TEXT EXCERPT:
>>>
Bolivian Health Minister Carlos Dabdoub vowed to press for legalization of coca leaf tea and other raw coca preparations during the annual meeting of the World Health Organization (WHO) in Geneva this May (Andean Commission of Jurists, "Coca Leaf Defended At WHO Meeting," Drug Trafficking Update 37, May 1993).

Dabdoub said he does not seek cocaine legalization, but legalization of coca tea, infusions, and other coca by-products for medicinal and beverage use. Coca tea is legal in Bolivia, where it may be purchased at markets much as regular tea may be purchased in the United States. International legalization of coca would require revision of the 1961 Vienna Agreement, which classified the leaf as a narcotic, and accorded it legal status similar to refined cocaine.

By legalizing coca, campesinos who depend on coca growing for a living could remain legally employed, while the problem of excess coca used for cocaine could be approached by providing employment alternatives, Dabdoub contended.

On April 17 and 18, coca leaf growers and consumers from Bolivia, Colombia, and Peru met in Cuzco, Peru at Machu Picchu, considered to be "the origin and root of the plant and the heart of the Andean universe," according to the Drug Trafficking Update 37 report. Participants held a ceremony declaring coca a "symbol of all of our struggles against the exploitation of our human and natural resources by the irrational greed of major capital and financial oligarchies, including drug trafficking."

The Machu Picchu meeting issued a declaration, stating in part that:

"The West, represented by the United States ... is trying to carry out a definitive genocide and ethnocide against Andean people by eliminating and eradicating our coca leaf.
<<<
DATA TO EXAMINE:
>>>
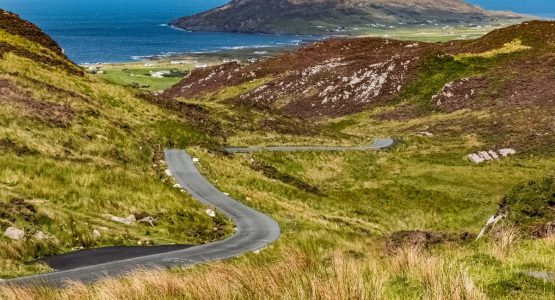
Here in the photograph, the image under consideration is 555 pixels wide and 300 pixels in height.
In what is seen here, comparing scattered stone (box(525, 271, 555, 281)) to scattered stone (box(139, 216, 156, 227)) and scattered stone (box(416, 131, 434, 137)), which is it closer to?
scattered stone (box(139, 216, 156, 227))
<<<
>>>
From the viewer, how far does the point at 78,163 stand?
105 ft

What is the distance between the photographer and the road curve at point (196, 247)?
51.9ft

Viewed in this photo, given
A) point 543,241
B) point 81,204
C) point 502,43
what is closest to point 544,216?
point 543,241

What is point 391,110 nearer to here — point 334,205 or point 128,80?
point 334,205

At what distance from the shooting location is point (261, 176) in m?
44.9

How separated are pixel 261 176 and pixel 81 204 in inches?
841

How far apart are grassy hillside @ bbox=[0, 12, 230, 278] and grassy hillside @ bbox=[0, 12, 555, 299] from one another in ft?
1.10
<<<
PROBLEM STATEMENT: In the text on coca leaf legalization, which agreement would have to be revised for coca to be legalized internationally?

RESPONSE BELOW: The 1961 Vienna Agreement